Geopolitik treibt Gaspreis: CanCambrias Ungarn-Projekt springt auf über 2 Mrd. USD Kapitalwert
CanCambria Energy CA13740E1079 A3EKUB hat eine aktualisierte unabhängige Ressourcenbewertung für sein Tight-Gas-Projekt im ungarischen Kiskunhalas vorgelegt. Das Gutachten des Ingenieurbüros Chapman Hydrogen and Petroleum Engineering setzt einen langfristigen TTF-Gaspreis von 12 US-Dollar pro MMBtu an. Das Ergebnis: Der abgezinste Kapitalwert der besten Schätzung der 2C-Entwicklungsressource steigt um 16 Prozent von 1,762 auf 2,04 Milliarden US-Dollar. Die zugrundeliegenden Ressourcenmengen bleiben unverändert bei 571,9 Milliarden Kubikfuß Gas und 59,6 Millionen Barrel Kondensatäquivalent.
40 Prozent unter dem Spotpreis – und trotzdem zwei Milliarden Dollar
Was diese Neubewertung besonders aussagekräftig macht, ist der niedrige kalkulierte Gaspreis. Der aktuelle TTF-Spotpreis liegt bei 18,50 US-Dollar pro MMBtu, der gleitende Sechsmonatsdurchschnitt überschreitet 15 US-Dollar. CHPE hat trotzdem nur 12 US-Dollar angesetzt, bewusst konservativ, rund 40 Prozent unter dem laufenden Marktpreis. Dennoch kommt die Bewertung auf über zwei Milliarden Dollar. Das zeigt, wie stark das Kiskunhalas-Projekt auf den europäischen Gaspreis gehebelt ist: Jeder Dollar Preissteigerung pro MMBtu schlägt direkt auf den Projektwert durch.

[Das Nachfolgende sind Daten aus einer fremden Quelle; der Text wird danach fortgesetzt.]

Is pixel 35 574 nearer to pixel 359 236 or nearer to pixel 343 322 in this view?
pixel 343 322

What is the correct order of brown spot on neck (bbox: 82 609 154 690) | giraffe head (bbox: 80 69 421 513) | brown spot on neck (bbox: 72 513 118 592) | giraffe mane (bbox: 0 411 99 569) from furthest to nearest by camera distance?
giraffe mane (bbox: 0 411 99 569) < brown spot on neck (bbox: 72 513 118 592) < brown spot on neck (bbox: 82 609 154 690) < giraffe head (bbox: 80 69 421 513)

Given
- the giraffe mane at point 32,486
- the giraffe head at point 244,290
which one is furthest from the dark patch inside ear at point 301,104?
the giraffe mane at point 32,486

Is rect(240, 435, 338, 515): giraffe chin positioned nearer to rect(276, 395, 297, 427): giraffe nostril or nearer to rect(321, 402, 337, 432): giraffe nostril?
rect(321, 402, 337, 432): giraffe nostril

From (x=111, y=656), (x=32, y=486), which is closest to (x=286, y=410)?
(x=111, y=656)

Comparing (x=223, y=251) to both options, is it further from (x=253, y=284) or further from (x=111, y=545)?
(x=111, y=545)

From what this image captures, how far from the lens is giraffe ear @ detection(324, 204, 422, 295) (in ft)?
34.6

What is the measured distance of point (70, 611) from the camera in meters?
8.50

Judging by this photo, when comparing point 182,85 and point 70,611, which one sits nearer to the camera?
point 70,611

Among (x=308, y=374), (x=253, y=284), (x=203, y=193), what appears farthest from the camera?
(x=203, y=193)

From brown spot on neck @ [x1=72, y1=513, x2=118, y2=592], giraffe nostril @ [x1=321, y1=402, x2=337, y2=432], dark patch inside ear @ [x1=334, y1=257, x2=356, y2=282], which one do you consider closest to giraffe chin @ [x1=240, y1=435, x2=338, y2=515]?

CEO Dr. Paul Clarke kommentiert: "Die Aktualisierung der unabhängigen Ressourcenbewertung zeigt den erheblichen Hebel, den unser Kiskunhalas-Projekt gegenüber langfristigen europäischen Erdgaspreisen hat. Als eines der größten unerschlossenen Onshore-Gasprojekte in Mitteleuropa ist das Kiskunhalas-Projekt gut positioniert, um vom wachsenden europäischen Fokus auf sichere heimische Energieversorgung zu profitieren."
Warum Europa gerade jetzt heimisches Gas braucht
Hinter der Preiskorrektur des Gutachters steckt eine klare geopolitische Logik. Europas Abhängigkeit von importiertem Gas hat sich seit dem russischen Angriffskrieg auf die Ukraine fundamental verändert. Flüssigerdgas aus den USA und Katar ist teurer und logistisch aufwendiger als Pipeline-Gas. Heimische Quellen, die direkt in europäische Verteilernetze einspeisen, haben strategischen Wert, der sich im Gaspreis niederschlägt. Hinzu kommen aktuelle Spannungen im Nahen Osten, die die Versorgungsunsicherheit weiter erhöhen.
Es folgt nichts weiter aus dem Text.